Ein bittrer Vorwurf, der lebhaft an das Bismarckische Wort von den
Herbstzeitlosen erinnert, aber nicht so begründet wie dieses. Die Politik der
Deutschen in Österreich seit 1859 ist sicher nicht immer richtig gewesen; viele und
schwere Fehler sind begangen worden, daß aber die Deutschen mit den Magyaren
nicht in Frieden leben wollten, dafür küßt sich kein Nachweis erbringen.

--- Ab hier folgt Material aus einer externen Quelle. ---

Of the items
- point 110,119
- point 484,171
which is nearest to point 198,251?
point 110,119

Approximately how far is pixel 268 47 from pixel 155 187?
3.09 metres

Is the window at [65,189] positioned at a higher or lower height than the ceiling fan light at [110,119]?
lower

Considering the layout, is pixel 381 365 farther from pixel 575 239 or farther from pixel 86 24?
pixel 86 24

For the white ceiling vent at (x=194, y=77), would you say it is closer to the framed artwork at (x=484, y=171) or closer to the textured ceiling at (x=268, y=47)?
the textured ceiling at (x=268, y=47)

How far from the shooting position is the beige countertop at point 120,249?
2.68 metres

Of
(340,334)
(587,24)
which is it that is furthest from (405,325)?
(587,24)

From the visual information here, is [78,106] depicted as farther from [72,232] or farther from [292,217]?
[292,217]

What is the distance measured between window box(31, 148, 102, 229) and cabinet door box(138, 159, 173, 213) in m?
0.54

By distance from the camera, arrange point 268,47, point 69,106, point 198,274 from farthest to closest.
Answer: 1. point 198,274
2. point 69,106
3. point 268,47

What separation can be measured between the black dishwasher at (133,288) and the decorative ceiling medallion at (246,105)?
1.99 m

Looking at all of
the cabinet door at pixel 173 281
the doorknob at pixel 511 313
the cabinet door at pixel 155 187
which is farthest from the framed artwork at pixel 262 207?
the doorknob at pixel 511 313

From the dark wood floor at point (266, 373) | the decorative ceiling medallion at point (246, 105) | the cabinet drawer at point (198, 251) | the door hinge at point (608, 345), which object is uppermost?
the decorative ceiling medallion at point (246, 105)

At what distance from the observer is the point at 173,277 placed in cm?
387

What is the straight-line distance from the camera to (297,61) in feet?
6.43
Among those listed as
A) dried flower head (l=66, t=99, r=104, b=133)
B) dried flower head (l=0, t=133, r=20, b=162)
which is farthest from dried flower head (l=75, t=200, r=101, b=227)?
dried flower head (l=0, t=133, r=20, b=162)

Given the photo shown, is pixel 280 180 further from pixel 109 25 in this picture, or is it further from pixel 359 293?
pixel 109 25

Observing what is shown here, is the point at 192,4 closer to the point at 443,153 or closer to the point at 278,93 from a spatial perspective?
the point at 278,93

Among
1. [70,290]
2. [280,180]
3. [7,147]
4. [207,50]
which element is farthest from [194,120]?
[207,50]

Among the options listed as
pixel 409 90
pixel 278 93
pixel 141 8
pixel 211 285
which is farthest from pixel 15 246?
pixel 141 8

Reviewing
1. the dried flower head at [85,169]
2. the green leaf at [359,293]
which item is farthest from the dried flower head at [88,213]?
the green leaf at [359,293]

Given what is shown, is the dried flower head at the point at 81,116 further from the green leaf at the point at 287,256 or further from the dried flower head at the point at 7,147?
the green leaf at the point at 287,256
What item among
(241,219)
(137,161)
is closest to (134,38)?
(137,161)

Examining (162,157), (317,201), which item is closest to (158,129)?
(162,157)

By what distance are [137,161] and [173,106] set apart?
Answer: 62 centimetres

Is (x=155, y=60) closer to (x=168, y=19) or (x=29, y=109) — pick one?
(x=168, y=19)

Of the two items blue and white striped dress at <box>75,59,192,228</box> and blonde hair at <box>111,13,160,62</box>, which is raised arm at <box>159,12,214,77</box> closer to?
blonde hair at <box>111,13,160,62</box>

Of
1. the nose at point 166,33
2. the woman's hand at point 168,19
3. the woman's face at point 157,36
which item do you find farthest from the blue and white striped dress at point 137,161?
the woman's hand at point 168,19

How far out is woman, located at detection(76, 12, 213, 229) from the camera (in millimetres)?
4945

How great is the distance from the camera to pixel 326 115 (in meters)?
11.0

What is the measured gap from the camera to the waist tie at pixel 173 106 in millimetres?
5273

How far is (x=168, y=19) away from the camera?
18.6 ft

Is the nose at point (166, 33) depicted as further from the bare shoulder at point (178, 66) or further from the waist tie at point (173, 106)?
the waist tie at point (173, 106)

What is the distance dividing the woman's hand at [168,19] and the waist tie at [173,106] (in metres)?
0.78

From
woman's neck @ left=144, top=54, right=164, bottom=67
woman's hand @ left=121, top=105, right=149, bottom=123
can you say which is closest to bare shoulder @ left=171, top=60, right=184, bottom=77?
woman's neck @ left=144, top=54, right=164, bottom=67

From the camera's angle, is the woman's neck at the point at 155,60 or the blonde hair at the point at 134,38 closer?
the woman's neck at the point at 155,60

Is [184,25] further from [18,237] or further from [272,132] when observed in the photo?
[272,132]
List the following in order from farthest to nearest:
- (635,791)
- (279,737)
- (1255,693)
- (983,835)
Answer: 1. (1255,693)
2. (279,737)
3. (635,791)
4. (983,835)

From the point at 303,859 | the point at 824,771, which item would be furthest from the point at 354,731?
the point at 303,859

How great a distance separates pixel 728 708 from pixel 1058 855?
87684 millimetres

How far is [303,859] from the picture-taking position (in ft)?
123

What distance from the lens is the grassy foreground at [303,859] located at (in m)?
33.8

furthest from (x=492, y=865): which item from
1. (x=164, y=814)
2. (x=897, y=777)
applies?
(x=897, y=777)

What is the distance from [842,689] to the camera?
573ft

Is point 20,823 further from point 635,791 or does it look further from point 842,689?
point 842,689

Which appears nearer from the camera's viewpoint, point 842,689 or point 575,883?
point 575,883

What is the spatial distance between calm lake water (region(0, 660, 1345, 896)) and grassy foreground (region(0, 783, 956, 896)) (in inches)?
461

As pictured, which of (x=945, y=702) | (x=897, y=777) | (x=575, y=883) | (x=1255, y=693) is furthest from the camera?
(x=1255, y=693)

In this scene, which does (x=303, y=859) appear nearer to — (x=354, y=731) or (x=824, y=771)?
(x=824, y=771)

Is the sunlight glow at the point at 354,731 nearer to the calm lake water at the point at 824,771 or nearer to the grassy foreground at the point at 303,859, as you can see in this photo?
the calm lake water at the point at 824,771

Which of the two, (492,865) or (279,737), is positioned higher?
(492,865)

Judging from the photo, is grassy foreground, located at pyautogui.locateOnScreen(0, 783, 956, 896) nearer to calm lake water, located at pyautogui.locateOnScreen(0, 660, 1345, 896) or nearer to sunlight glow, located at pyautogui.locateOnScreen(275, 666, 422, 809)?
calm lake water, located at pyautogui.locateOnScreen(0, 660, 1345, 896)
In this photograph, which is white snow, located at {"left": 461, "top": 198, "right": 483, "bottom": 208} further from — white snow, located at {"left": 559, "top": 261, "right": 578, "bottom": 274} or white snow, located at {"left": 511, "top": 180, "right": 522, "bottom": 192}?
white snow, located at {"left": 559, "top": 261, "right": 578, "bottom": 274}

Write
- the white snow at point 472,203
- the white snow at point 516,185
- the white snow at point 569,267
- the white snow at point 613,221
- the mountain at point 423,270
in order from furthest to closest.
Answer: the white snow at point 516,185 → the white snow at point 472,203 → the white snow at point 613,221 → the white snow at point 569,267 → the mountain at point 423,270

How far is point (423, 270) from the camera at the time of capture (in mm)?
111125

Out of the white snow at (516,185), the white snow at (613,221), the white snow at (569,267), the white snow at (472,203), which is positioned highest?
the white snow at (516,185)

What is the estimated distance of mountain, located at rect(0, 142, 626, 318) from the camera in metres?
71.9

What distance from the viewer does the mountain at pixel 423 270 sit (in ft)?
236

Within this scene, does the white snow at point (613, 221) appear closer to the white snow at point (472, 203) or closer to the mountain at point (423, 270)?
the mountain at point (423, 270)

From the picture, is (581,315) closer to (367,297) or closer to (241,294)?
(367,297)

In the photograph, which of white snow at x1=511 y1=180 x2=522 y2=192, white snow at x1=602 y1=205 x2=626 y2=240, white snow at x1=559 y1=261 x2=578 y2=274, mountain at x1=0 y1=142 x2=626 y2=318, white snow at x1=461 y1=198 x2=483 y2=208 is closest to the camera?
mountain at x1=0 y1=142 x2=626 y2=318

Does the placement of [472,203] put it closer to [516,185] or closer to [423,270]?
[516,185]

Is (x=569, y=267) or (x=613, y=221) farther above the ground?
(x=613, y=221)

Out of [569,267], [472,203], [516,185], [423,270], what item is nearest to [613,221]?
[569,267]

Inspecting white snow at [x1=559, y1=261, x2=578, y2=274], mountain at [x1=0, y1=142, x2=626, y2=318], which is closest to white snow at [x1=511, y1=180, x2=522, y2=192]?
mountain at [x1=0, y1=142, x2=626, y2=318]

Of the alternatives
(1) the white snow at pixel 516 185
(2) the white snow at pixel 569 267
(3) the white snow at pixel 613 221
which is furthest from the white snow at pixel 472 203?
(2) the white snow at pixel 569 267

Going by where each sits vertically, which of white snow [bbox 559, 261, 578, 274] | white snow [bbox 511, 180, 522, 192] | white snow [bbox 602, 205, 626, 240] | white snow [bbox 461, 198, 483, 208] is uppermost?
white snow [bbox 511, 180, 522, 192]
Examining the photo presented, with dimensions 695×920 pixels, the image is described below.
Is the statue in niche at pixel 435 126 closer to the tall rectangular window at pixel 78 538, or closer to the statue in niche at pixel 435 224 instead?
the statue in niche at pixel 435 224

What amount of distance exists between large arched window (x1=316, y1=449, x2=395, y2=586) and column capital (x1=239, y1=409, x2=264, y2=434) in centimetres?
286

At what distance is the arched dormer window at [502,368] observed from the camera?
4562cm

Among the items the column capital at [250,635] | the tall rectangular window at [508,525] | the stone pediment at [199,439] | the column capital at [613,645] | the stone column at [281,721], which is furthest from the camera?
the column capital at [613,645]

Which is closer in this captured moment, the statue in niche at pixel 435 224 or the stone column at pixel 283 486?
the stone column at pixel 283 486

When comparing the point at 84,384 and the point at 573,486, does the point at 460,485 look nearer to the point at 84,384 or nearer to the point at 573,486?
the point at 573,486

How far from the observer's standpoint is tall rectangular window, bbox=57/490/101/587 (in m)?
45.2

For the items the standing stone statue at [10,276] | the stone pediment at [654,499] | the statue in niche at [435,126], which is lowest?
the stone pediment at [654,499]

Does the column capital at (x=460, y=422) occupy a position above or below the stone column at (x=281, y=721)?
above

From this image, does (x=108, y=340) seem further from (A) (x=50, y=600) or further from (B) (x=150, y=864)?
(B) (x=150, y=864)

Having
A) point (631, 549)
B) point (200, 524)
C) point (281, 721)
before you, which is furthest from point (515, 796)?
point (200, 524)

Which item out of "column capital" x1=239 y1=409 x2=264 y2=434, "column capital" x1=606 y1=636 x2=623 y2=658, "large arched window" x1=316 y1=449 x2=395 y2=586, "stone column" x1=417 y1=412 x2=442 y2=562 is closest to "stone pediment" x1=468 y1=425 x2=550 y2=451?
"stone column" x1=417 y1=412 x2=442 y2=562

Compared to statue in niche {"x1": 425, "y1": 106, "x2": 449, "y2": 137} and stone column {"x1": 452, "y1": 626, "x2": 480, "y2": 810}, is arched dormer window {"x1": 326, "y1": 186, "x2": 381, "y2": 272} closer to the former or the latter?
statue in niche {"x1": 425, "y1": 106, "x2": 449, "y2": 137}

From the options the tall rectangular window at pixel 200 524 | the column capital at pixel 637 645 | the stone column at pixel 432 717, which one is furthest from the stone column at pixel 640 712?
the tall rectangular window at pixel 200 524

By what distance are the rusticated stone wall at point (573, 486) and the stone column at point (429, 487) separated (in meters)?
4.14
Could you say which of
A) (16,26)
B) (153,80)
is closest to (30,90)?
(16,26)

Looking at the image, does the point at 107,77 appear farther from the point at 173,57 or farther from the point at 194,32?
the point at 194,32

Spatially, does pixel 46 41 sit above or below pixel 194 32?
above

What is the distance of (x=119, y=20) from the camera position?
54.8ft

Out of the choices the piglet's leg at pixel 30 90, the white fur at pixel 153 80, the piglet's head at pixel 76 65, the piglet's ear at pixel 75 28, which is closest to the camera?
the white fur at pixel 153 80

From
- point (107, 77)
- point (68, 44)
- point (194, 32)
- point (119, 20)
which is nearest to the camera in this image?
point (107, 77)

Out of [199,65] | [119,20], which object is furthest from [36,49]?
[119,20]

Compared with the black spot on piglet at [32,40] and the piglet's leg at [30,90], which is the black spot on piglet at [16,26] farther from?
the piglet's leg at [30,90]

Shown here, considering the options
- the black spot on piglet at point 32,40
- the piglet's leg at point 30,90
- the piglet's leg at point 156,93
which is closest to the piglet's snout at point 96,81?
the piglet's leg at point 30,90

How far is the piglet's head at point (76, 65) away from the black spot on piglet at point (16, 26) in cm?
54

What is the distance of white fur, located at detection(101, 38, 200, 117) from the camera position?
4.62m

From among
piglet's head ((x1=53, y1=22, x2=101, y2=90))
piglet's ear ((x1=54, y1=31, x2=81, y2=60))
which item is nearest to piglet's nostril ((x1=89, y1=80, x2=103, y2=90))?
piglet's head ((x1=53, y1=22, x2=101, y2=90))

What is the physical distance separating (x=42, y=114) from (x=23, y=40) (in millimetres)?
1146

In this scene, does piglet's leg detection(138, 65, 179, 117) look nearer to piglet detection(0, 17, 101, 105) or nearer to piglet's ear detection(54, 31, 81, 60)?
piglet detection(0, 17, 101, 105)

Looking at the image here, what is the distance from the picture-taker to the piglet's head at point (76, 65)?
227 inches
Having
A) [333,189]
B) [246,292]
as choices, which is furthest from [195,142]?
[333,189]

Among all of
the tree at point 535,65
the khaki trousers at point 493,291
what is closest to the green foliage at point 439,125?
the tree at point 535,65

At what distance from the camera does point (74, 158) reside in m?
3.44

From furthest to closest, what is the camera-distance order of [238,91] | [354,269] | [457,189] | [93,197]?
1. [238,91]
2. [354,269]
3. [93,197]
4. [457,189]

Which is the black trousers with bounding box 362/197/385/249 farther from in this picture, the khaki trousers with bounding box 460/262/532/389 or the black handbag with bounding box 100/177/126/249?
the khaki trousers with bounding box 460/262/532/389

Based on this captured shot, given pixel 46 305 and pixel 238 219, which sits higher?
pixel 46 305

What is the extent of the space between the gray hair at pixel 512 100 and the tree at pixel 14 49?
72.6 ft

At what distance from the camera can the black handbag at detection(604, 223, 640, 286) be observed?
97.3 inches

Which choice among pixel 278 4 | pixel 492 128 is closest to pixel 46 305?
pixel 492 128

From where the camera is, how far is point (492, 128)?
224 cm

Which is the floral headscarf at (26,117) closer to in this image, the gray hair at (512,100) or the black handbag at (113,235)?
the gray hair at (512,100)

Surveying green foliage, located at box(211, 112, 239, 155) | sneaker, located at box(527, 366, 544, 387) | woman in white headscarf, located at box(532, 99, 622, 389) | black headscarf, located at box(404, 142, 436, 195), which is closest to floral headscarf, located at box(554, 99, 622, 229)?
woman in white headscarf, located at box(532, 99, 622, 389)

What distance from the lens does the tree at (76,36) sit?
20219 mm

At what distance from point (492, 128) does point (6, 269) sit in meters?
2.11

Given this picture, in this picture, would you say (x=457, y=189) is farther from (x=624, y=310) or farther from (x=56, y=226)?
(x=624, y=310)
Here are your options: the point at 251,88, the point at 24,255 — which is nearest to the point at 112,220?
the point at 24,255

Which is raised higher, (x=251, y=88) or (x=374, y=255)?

Gerade in diesem Punkte sind sie bis an die Grenze des Möglichen gegangen,
und es lohnt sich, diese Tatsache historisch zu belegen, nicht so sehr um die
Deutschen in Österreich gegen einen ungerechten Vorwurf zu verteidigen, als
vielmehr um eine irrtümliche Auffassung in den reichsdeutschen Kreisen zu be¬
richtigen, deren Meinung und Stellung für die weitere Entwicklung der öster¬
reichisch-ungarischen Krise möglicherweise von Belang sein kann.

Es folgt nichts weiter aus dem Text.